恰好一陣風過, 吹起了枝上的花瓣,落葉與紅花齊飛,紛紛橫亙在二人之間,模糊了視線。

蕭昱向她走來。

魏雲卿轉過頭, 做出還在生氣的模樣, 不願搭理他。

蕭昱走到她身邊,又問了一遍, “喜歡嗎?”

她眼皮向上翻著, 冷冷說了一句, “光禿禿的,醜死了。”

蕭昱看著的確還是光禿禿的梅樹枝幹, 強行挽回顏面道:“不醜,不是有這麽多花嗎?”

“都是假的。”她脫口而出, 搓著手指上的紅色。

蕭昱看著她指尖的嫣紅,沈默了片刻,強行解釋道:“再過幾個月, 就是真的了。”

染的紙花不好, 可等到臘月風雪至,就是滿園真花了。

“現在種的是紅梅, 你要不喜歡的話,我就挖了再給你種白梅, 還有黃梅、粉梅,你喜歡什麽顏色都可以。”

“卿卿,你喜歡什麽顏色?”

魏雲卿眼圈紅紅的, 她以為自己可以硬下心腸, 絕不妥協,可在他接連的溫柔攻勢下, 她終是控制不住了,對著他哭道:“你不能這樣對我,因為你是天子,你做的一切都是理所當然,我都要去忍受、去妥協。”

蕭昱看著她,她嗚嗚哭著,那般可憐委屈。

“你說我騙你,可大婚當晚,你就因為誤解我和堂舅,不告而別,第二天,你還那樣兇我。”

她一樁一件控訴著、解釋著。

“我跟李允多說幾句話,你就跟我擺臉色,我怎麽還敢提表哥?我甚至覺得表哥說的太對了,我就是不應該在你面前提任何不相幹的男人。”

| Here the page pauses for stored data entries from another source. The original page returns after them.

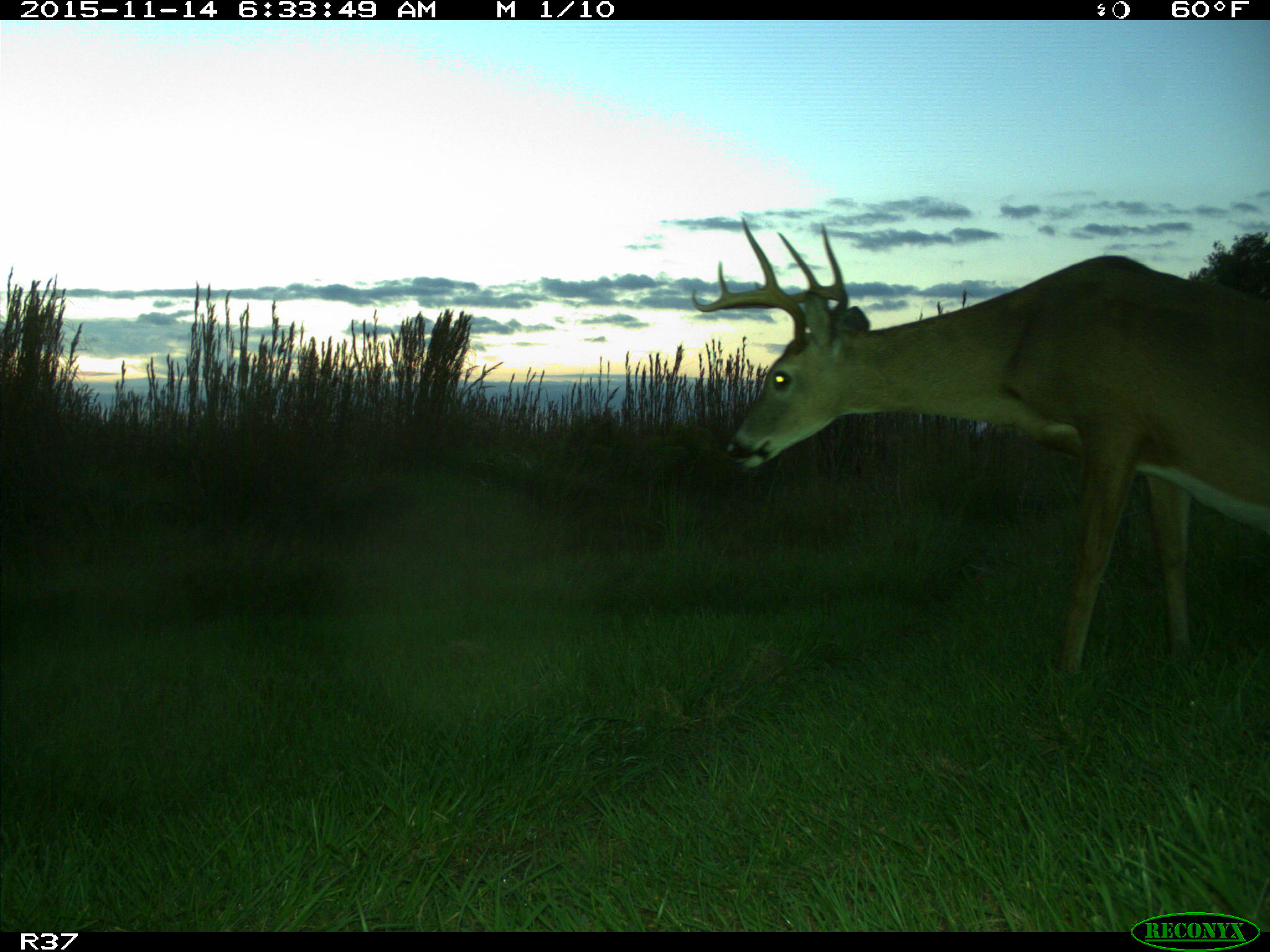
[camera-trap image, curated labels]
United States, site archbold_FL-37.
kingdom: Animalia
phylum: Chordata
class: Mammalia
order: Artiodactyla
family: Cervidae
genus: Odocoileus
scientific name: Odocoileus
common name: deer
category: unidentified deer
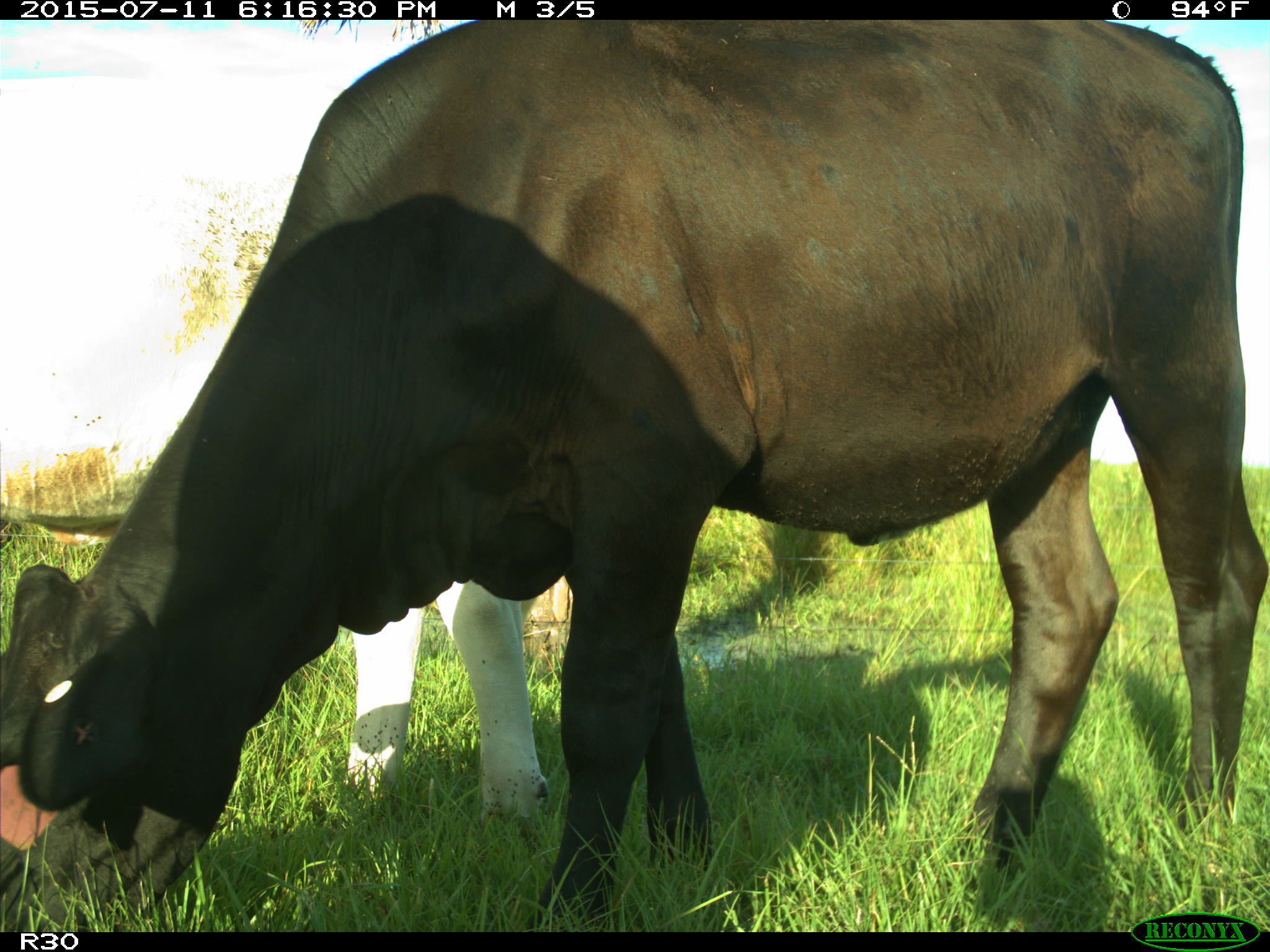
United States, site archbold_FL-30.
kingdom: Animalia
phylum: Chordata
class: Mammalia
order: Artiodactyla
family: Bovidae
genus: Bos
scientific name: Bos taurus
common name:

蕭昱手足無措,仿若真是他犯了天大的過錯,不是魏雲卿欺騙了他。而是他強烈的占有欲,嚇壞了魏雲卿。

“抱歉,我對你太苛刻了。”

他怔怔伸出手,想把她抱到懷裏安撫,可魏雲卿看到他那滿手的泥汙後,立刻嫌棄地後退了幾步,躲開了。

她伸手指著他,語氣決絕,“蕭昭明,我發誓,你再敢對我說一次那樣的話,我就再也不理你了。”

連名帶姓。

蕭昱一時懵了,她明明是那般無禮放肆,他卻反倒笑了,還未等魏雲卿再說下去,他便一個箭步沖過去,把她摟到了懷裏,把她的臉按在了胸口。

魏雲卿掙紮著,鼻腔混滿了天子身上檀香木汗水和泥土的氣息,她無比抗拒,“臟死了,你放開我。”

蕭昱反倒又故意抱緊了幾分,笑道:“不放,一起臟。”

風吹動著枝上的梅花,在一片沙沙聲中,帝後靜靜相擁著。

“你怎麽這麽討厭啊。”她嘟囔著。

這時,天空突然開始飄落一片又一片的梅花,隨風揚起,鋪天蓋地,將他們的身影淹沒。

*

這一夜,蕭昱終於再度得償所願,被允許留宿了顯陽殿,二人躺在床上。

魏雲卿趴在他的胸口,問他,“你為什麽會去調查我和表哥,你就那麽不信任我?”

“不是,有別的緣故。”蕭昱玩著她垂在自己胸口的頭發,問道:“還記得那一夜送你男裝的事情嗎?”

魏雲卿一怔,點了點頭,那一夜鬧得很不愉快,她不想再提了。

蕭昱解釋著,“我本想給你個驚喜,才跟廣平王討了主意,他讓我以為你小時候喜歡扮男郎,是因為喜歡做男孩子,因李允也曾跟我說過你小時候經常扮男郎,我就信了廣平王的話,給你送了那禮物。”

魏雲卿蹙眉,不解道:“可表哥明明很清楚我最討厭穿男裝,就算不直接告訴陛下,也不該這樣誤導陛下啊。”

蕭昱聳聳肩,冷笑道:“所以,那一夜你突然翻臉,我也是茫然不知所措。後來細想之後,才悄悄派人去調查是不是廣平王那邊消息有差,果不其然,你們很熟悉,他了解你,那件事,是故意誤導我。”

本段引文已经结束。